====== EXTRACT ======

We have watched with interest such recent initiatives as the proposed Closer Economic Partnership Arrangement with China and suggestions for streamlining the operation of the border through co-location of customs and immigration officials on the mainland side of the border. Both initiatives raise questions for the international community, so it is essential that Hong Kong demonstrate clearly that these changes in the operation of "one country, two systems" will neither weaken Hong Kong's autonomy nor dilute its core values.

My third observation concerns Hong Kong's "international personality," an important attribute of Hong Kong provided for in the Basic Law, but one that doesn't get enough attention in Hong Kong itself. By this, I mean Hong Kong's active participation in such international organizations and arrangements as the WTO, APEC, and World Customs Organization. Hong Kong has spoken with its own voice and made a mark with sound proposals in these areas. Hong Kong, for example, played an important role in brokering the process of consensus-building that launched the new WTO trade round in Doha. Hong Kong's leadership as this year's FATF president, which I mentioned earlier, is another key example.

Five years into the handover, Hong Kong's role on the international scene is regarded as another confirmation of the integrity of the "one country, two systems" arrangement. Hong Kong's participation is noticed and appreciated. Based on my April consultations in Washington, I can vouch that Hong Kong's international role counts for much. In fact, U.S. trade officials observed to me how highly they regard Hong Kong as a player in its own right. So it is important for Hong Kong to continue to project actively its "international personality." Moreover, this works to Hong Kong's advantage. It provides a unique opportunity for Hong Kong delegates to safeguard their local interests.

My last observation concerns governance. Hong Kong's governing structure was established more than a decade ago and served Hong Kong well in ensuring a smooth transition. However, popular expectations have increased, pluralistic politics have emerged, and experience has shown the need to look at the issue of governmental accountability. In response, the Chief Executive has pledged strengthened governance. He is proceeding to implement a political appointment scheme, which is proposed both to project more coherent leadership and to better tap community aspirations.

It will be important for the Hong Kong community as a whole to extend this consideration of improved governance, so that the rising calls for more accountability and transparency will eventually find their full voice in a more democratic system. After all, the Basic Law provides for the gradual expansion of democracy to universal suffrage as the ultimate goal, and we have seen such a trend gather momentum in the region. Given its well-established traditions of the rule of law and respect for civil liberties, coupled with an educated population, Hong Kong seems well positioned to complete the wiring diagram for a fully democratic system.

Some say that Hong Kong is not ready for more democracy, that its political parties, for example, are not sufficiently mature. Even if this were the right yardstick to use, the question then would become how to encourage their maturity. Is that maturity encouraged when a party leader who wins the vote for Chief Executive is required to resign from party leadership before assuming that post? Others say that the political opposition lacks responsibility and thrives on just saying "no." In a system where politicians have the prospect of actually implementing their views, accountability to the electorate could promote more "realistic" and "responsible" policies. It would also promote more informed debate between the government and opposition, which would educate the public on the tough choices often posed in public policy decisions, such as balancing the budget.

====== INFORMATION SUPPLIED ======

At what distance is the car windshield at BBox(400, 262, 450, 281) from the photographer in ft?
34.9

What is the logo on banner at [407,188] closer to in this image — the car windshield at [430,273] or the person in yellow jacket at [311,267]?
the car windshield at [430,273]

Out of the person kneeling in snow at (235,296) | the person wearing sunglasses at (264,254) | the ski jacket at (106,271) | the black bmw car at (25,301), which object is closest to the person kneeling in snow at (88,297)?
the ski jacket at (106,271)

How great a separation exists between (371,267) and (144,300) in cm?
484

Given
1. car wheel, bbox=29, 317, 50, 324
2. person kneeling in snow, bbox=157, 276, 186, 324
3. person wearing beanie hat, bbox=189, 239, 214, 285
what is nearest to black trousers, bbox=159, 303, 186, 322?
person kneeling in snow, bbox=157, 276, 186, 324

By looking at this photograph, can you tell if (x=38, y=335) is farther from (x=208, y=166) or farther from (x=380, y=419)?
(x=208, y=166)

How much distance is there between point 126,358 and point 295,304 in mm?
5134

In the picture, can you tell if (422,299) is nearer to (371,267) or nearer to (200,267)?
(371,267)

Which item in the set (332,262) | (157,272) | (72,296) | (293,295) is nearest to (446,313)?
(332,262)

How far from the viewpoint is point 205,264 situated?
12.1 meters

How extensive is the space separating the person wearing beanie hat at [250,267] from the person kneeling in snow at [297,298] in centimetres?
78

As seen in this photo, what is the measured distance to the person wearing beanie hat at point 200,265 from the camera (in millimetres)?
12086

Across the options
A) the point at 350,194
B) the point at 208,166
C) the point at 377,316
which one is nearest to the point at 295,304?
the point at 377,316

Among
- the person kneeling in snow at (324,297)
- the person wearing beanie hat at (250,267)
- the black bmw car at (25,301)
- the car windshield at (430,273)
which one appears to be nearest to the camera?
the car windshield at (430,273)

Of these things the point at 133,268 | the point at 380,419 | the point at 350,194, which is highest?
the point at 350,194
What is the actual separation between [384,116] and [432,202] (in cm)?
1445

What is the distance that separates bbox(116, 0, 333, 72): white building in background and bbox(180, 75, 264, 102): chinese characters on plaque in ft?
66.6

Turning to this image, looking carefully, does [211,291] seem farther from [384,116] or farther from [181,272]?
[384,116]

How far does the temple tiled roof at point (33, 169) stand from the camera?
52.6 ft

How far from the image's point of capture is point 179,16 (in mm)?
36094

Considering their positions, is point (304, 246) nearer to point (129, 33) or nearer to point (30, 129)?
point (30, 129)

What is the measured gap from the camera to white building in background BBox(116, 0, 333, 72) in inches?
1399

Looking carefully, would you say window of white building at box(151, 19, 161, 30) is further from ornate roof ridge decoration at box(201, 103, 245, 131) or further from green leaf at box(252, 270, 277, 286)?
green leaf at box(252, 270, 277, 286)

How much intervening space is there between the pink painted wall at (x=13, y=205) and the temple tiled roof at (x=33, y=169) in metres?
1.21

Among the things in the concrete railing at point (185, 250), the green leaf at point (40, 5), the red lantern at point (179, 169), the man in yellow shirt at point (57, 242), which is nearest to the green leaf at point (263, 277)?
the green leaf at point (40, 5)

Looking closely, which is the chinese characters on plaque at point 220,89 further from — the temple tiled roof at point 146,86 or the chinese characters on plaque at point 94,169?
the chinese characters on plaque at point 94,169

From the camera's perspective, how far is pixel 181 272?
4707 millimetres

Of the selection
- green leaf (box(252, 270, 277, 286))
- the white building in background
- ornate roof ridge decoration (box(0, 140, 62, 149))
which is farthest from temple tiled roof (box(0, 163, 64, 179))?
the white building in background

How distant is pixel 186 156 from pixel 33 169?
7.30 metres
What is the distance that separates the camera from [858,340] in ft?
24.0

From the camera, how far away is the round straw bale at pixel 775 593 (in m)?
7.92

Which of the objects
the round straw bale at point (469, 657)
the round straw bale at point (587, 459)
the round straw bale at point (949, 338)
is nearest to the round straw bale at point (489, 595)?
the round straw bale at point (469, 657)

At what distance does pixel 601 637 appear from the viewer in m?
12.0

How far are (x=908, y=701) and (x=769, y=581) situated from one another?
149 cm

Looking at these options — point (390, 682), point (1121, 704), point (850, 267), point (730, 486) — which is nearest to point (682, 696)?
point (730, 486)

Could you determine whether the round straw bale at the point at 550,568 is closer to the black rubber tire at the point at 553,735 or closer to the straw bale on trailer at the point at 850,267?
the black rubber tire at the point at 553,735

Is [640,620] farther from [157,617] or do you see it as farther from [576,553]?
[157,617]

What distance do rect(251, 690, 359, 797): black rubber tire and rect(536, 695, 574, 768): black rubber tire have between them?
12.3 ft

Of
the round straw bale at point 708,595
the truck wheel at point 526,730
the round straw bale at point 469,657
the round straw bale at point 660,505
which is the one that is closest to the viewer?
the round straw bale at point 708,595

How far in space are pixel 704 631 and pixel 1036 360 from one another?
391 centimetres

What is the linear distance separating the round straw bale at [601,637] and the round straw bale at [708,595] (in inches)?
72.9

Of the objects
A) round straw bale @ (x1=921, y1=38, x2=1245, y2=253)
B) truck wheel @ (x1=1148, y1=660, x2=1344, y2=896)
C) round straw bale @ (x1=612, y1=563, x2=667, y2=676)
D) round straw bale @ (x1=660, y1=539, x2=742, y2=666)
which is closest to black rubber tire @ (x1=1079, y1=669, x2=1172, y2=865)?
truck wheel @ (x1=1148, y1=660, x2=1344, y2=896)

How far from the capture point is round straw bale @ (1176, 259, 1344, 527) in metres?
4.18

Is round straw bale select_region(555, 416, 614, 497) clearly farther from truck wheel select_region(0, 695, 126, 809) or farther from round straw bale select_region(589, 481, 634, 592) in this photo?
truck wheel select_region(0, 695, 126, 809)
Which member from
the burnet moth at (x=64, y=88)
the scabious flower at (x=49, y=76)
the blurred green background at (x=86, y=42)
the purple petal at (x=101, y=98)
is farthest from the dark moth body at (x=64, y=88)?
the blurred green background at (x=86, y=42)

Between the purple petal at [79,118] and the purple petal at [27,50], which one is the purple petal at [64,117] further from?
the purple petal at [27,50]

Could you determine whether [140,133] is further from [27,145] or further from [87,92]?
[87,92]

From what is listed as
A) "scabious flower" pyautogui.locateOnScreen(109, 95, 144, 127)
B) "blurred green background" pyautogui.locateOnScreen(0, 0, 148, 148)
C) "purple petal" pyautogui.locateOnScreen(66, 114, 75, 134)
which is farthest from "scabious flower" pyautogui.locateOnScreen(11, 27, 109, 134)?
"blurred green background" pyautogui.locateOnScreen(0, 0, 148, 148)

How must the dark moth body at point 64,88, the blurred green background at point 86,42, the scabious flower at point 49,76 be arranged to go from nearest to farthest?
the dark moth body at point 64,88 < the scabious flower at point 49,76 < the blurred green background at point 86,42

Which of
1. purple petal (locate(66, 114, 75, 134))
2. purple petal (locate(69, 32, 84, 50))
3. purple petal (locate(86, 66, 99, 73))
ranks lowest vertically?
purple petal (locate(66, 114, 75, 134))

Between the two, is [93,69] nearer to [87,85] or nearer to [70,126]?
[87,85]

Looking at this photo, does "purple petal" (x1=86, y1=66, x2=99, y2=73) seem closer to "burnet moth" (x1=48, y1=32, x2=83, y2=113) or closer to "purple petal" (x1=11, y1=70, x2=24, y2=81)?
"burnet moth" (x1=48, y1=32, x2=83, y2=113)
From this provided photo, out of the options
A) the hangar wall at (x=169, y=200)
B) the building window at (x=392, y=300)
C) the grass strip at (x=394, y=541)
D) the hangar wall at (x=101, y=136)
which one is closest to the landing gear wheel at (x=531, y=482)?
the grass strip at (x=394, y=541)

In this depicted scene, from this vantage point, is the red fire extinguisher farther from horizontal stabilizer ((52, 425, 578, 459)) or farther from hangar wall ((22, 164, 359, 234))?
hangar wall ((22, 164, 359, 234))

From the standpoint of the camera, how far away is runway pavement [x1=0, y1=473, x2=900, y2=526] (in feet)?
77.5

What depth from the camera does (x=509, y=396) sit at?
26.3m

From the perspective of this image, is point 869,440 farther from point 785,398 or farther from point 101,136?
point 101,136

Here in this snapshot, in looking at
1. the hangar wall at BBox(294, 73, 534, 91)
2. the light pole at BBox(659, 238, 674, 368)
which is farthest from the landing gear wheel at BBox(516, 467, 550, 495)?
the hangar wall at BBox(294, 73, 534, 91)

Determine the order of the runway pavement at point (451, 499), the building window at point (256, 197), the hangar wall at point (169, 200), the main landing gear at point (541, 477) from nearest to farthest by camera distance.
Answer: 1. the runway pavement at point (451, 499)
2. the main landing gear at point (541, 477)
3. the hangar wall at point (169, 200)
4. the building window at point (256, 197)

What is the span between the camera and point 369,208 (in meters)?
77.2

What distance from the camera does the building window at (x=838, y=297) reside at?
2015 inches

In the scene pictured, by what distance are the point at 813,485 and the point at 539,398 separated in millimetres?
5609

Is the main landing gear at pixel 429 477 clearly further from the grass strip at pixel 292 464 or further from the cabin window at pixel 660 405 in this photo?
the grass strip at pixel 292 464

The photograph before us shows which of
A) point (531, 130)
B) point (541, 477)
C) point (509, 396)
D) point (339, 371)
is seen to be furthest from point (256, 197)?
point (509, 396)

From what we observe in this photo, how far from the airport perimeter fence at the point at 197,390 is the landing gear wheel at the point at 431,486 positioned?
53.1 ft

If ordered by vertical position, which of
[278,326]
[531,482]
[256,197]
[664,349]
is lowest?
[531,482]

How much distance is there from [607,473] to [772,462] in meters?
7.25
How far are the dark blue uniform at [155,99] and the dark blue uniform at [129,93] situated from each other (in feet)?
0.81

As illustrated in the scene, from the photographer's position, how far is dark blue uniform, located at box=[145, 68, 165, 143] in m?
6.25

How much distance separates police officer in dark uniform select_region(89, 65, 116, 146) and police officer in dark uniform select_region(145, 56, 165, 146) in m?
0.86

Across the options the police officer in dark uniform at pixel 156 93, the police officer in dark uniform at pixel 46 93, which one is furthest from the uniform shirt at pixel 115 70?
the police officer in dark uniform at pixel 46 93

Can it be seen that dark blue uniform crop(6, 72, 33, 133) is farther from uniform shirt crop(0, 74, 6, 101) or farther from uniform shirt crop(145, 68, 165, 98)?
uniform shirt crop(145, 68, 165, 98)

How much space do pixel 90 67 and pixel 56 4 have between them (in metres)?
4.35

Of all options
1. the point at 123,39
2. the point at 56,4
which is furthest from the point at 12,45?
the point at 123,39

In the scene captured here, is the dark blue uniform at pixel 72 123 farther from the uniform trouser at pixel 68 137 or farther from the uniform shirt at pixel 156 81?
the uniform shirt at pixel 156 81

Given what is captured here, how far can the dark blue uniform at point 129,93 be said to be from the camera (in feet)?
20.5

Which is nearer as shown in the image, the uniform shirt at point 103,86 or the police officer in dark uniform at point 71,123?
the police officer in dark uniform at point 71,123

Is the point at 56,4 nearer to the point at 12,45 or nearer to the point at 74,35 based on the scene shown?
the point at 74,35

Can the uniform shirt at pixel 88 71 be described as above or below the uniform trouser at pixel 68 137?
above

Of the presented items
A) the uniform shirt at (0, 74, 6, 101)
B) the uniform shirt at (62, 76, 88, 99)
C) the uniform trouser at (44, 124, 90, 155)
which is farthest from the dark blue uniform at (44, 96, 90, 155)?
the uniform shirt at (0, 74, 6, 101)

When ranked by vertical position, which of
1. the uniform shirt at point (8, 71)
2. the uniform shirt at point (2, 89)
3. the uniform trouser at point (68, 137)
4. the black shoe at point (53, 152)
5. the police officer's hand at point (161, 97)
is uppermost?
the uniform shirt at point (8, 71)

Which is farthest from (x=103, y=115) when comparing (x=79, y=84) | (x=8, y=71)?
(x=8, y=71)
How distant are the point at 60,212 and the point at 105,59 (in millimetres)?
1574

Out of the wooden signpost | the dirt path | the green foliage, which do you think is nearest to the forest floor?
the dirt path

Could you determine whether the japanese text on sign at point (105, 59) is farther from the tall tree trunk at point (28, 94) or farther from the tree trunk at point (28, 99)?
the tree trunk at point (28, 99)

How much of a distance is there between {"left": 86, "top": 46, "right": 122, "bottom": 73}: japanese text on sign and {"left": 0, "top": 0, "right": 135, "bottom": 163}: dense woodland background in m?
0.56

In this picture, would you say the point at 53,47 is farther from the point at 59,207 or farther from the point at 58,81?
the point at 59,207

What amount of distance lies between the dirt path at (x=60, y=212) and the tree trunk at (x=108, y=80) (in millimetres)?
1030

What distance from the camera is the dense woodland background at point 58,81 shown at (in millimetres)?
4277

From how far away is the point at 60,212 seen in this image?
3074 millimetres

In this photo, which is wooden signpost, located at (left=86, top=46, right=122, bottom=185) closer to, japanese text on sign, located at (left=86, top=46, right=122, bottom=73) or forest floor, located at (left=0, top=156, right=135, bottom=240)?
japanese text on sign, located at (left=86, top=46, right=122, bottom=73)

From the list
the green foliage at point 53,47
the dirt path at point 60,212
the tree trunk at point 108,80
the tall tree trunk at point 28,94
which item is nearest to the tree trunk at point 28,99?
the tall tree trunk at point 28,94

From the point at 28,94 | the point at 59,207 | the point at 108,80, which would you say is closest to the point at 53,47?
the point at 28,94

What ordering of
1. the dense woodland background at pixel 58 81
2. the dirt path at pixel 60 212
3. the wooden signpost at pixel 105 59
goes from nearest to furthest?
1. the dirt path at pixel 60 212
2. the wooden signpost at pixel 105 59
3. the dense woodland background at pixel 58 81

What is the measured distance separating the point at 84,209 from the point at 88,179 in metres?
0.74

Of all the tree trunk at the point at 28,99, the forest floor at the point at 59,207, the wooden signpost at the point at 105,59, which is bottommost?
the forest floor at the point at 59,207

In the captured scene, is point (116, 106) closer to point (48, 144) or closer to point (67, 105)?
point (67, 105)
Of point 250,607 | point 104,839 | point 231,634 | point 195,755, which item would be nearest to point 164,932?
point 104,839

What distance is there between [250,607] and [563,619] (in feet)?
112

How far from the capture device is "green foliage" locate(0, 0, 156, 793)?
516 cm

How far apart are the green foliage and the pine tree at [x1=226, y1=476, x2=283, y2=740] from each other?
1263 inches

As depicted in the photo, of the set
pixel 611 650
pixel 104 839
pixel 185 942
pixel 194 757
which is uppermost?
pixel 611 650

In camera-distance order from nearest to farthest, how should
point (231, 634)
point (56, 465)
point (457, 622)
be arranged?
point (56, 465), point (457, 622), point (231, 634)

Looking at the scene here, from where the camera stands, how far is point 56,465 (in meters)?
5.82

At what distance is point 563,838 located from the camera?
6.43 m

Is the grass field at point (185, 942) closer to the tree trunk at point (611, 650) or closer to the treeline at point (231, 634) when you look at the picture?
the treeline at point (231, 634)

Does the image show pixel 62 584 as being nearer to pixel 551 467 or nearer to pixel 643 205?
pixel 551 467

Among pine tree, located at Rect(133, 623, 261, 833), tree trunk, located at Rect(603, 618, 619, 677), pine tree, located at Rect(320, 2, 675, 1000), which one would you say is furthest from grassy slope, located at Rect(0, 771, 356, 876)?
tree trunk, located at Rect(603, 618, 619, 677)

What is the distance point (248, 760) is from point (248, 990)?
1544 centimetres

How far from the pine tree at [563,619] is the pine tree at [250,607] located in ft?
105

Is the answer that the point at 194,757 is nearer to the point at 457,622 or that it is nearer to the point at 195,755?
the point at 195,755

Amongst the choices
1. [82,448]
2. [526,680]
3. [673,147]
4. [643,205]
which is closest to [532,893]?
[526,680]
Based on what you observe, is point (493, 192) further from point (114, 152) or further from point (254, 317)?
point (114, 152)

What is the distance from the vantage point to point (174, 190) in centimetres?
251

======

### YOUR TASKS
1. Answer these about the remarks on Hong Kong, one line each:
(a) Which three international organizations or arrangements are named as places where Hong Kong takes part?
(b) In which city did the speaker hold consultations in April?
(c) What must a party leader who wins the vote for Chief Executive do before taking that post?
2. Carry on the remarks on Hong Kong from the point where they stop.

### ANSWERS TO THE EXERCISES
1.
(a) The WTO, APEC, and the World Customs Organization.
(b) Washington.
(c) Resign from party leadership.

2.
Obviously it is up to the Hong Kong people to decide the pace at which they move in the direction of a more democratic system. It did not happen overnight in America. While we support as rapid progress as possible toward greater democratization, we also understand that other people have their own history and cultures, their own opportunities and obstacles, their own dreams and fears, and thus must find their own distinctive path forward.

But the bottom line for Americans, in the words of E.B. White, is to embrace the "recurrent suspicion that more than half of the people are right more than half of the time." We Americans can attest to the tremendous energy, dynamism, and economic vitality that comes from that idea, that comes from unleashing the power of the individual, and that comes from empowering the individual to play a role in shaping his or her own destiny. That undoubtedly contributes to our general optimism and confidence as a nation. Full representation also contributes to stability and strengthens the capacity of government to embark on difficult reforms by anchoring its leadership and initiatives in the bedrock of public support. Our experience --- both positive and negative -- thus provides some food for thought as Hong Kongers reflect on their own future.

Conclusion

Let me bring these observations together and conclude on a theme that has become popular among the pundits -- the mood in Hong Kong in recent months.

There are reasons for anxiety about the future -- especially with depressed property prices, an international economic slowdown, significant changes in the structure of Hong Kong's economy due to globalization, and challenges posed by China's WTO accession.

But to concentrate solely on these anxieties is to ignore an important thread in Hong Kong's historical experience -- its ability to adapt to changes in its environment and the entrepreneurial prowess of its people. Consider Hong Kong's rapid transformation in the 1980s and 1990s. Over 650,000 manufacturing jobs moved north, but the average unemployment rate remained low as workers found other -- mainly service sector -- jobs. With hard work, sound policies, and strong leadership, there is no fundamental obstacle that would prevent Hong Kong from continuing to adapt as it confronts these new challenges.

To concentrate on difficulties and to be mesmerized by China's economic growth is also to ignore the role "Hong Kong Inc." played in transforming southern China into a modern export production platform with the highest average standard of living on the mainland. Hong Kong has been a stimulus for the mainland's dramatic transformation by providing capital, management, and experience. As a window on China's potential future, Hong Kong shows a way forward toward prosperity that rests on openness, tolerance, the rule of law, transparency, and corruption-free dealings. Mainland authorities, in fact, have intentionally turned to this experience and expertise in some areas to move their own economy forward.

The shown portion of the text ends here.